Single by Björk

from the album Homogenic
- B-side: "My Snare"; "Scary"; "Jóga";
- Released: 1 December 1997
- Studio: El Cortijo (Marbella)
- Genre: Orchestral pop • folktronica
- Length: 5:18 (album version); 5:00 (video version); 3:37 (radio edit);
- Label: One Little Indian; Mother;
- Songwriters: Björk; Sjón;
- Producer: Björk

Björk singles chronology
| "Jóga" (1997) | "Bachelorette" (1997) | "Hunter" (1998) |

Isobel song cycle singles chronology
| "Isobel" (1995) | "Bachelorette" (1997) | "Oceania" (2004) |

Music video
- "Bachelorette" on YouTube

= Bachelorette (song) =

1997 single by Björk

"Bachelorette" is a song recorded by Icelandic singer, songwriter, and actress Björk for her third studio album, Homogenic (1997). (Note: Homogenic is officially considered to be Björk's third solo album, although technically it can be viewed as fourth if to count her 1977 juvenilia work, or fifth, counting in her 1990 jazz output Gling-Gló.) Released as its second single on 1 December 1997, the song was originally written for Stealing Beauty, a film by Bernardo Bertolucci, but the project was withdrawn. The lyrics for "Bachelorette" were written by Sjón, a friend and collaborator of the singer. The song's accompanying music video was noted for its surrealistic art direction, leading to a win at the 1998 MTV Video Music Awards.

==Music and lyrics==
Björk wrote about the writing process of "Bachelorette" on her website:
Because I wanted the lyrics to be so epic, I got my friend Sjón – who's a poet in Iceland – to write them. We sat together at the kitchen table and drank a lot of red wine and I told him the whole story for hours and days and he wrote the words from that story.

"Bachelorette" is emotionally charged and theatrical, following Homogenics theme of "beats and strings", but also includes instruments such as timbales, timpani, Alp horn and accordion, among others, which helped make the song stronger and more dramatic. Björk described the song's lyrical theme as "Isobel goes to the city".

==Critical reception==
NME made the song Single of the Week, saying that it was "the most drop-dead classy thing the queen of gonk-pop" has ever done.

British magazine Music Week gave the song a rating of four out of five, describing it as "[a] big number topped by swirling strings — the most obvious single from her album."

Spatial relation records
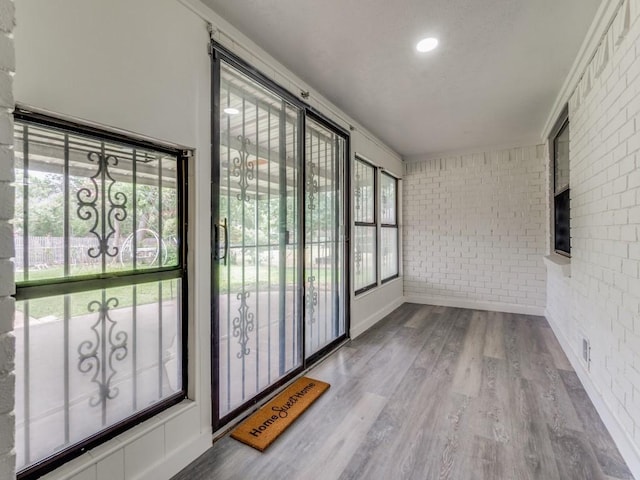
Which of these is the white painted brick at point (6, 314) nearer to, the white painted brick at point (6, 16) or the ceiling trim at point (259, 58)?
the white painted brick at point (6, 16)

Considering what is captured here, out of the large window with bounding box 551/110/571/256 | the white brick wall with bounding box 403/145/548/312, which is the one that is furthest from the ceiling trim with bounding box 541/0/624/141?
the white brick wall with bounding box 403/145/548/312

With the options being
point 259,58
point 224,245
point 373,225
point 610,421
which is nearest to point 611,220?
point 610,421

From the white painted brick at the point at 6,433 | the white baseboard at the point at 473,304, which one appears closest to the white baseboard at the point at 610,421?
the white baseboard at the point at 473,304

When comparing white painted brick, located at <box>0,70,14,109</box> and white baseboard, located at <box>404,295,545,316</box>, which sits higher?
white painted brick, located at <box>0,70,14,109</box>

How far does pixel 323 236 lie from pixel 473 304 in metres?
3.21

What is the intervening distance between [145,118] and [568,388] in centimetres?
345

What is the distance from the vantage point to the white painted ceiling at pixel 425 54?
5.98 feet

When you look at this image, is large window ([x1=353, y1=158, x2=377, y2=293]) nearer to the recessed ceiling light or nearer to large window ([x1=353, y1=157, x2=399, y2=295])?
large window ([x1=353, y1=157, x2=399, y2=295])

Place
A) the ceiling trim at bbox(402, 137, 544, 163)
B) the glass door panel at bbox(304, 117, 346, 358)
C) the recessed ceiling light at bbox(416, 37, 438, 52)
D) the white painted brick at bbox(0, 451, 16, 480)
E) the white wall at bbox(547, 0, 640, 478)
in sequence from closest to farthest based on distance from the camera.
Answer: the white painted brick at bbox(0, 451, 16, 480) < the white wall at bbox(547, 0, 640, 478) < the recessed ceiling light at bbox(416, 37, 438, 52) < the glass door panel at bbox(304, 117, 346, 358) < the ceiling trim at bbox(402, 137, 544, 163)

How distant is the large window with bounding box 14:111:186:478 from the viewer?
1185 mm

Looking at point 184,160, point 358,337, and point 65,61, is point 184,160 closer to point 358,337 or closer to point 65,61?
point 65,61

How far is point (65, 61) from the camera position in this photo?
119cm

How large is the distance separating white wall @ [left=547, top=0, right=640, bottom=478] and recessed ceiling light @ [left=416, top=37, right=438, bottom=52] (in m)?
0.94

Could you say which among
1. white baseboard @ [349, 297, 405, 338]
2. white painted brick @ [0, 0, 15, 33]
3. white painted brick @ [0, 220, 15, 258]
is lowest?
white baseboard @ [349, 297, 405, 338]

→ **Brief 1**
Name the B-side tracks that the article on the song "Bachelorette" lists for the single.
→ **Brief 2**
Answer these questions using the article on the song "Bachelorette."
(a) Which film was the song originally written for?
(b) Which publication made the song its Single of the Week?
(c) What rating did Music Week give the song?
→ **Brief 3**
Resume the article on the song "Bachelorette" after its final sentence and continue it in the same encyclopedic style.
The items are separate material and are not part of the article on the song "Bachelorette."

→ **Exercise answer 1**
"My Snare", "Scary", "Jóga"

→ **Exercise answer 2**
(a) Stealing Beauty, a film by Bernardo Bertolucci
(b) NME
(c) Four out of five

→ **Exercise answer 3**
==Music video==

Björk in the surreal video for "Bachelorette" directed by Michel Gondry

The surreal music video for "Bachelorette" was directed by longtime Björk video collaborator Michel Gondry, produced by Midi Minuit, and is an exploration of self-reference, featuring a dramatized version of the Droste effect. It features Björk as "Bachelorette", a woman who finds a book buried in her garden that begins to write itself, describing what Bachelorette does as she describes it; the book is titled My Story. She takes the book to a publishing house named Clark Publishing, in an unspecified large city (though visible references of the location point to Chicago), and she and the publisher (played by Toby Huss) fall in love. It becomes obvious, seeing and hearing excerpts from the book, that the book tells the story of how Bachelorette found the book, travelled to meet the publisher, and fell in love with him. The book becomes incredibly popular (at one point, all of Bachelorette's fellow passengers on a subway are seen reading it), and is turned into a musical, featuring Bachelorette as herself. The musical version includes the story of the musical itself, so at some point a mini theater is shown on the stage, featuring actors dressed as a small audience. At some point later in the musical, the mini musical features an even smaller version of itself, with an even smaller stage audience. The publisher, who is in the actual audience, becomes disgusted with seeing so many versions of himself, and breaks off the relationship; later, his character in the original musical does as well. The book becomes unpopular, and the original copy begins unwriting itself. Because of this turn of events, a chain reaction occurs in the nested theatres, causing each to be nullified and revert to nature. Ultimately, the entire city devolves into the garden that appeared at the outset. The unwritten book finds its resting place buried in the ground once more, and Bachelorette ends up dancing and surrounded by wildlife.

The video was based on an original idea by Björk, who saw "Bachelorette" as a continuation of the character portrayed in "Isobel" and "Human Behaviour". The song lyrics of "Isobel" were also written by Björk's longstanding co-writer Sjón. As Gondry describes it, "this character is leaving the forest and she decides to go to the city to have a normal life. She tries her best and it doesn't work out and she comes back to the forest and she is happier there." Björk also wrote the entire story featured in the video on her website.

The art direction of the video was heavily praised. The video won the MTV Video Music Award for Best Art Direction. It was also nominated to the Grammy Award for Best Short Form Music Video at the 41st Annual Grammy Awards (1999).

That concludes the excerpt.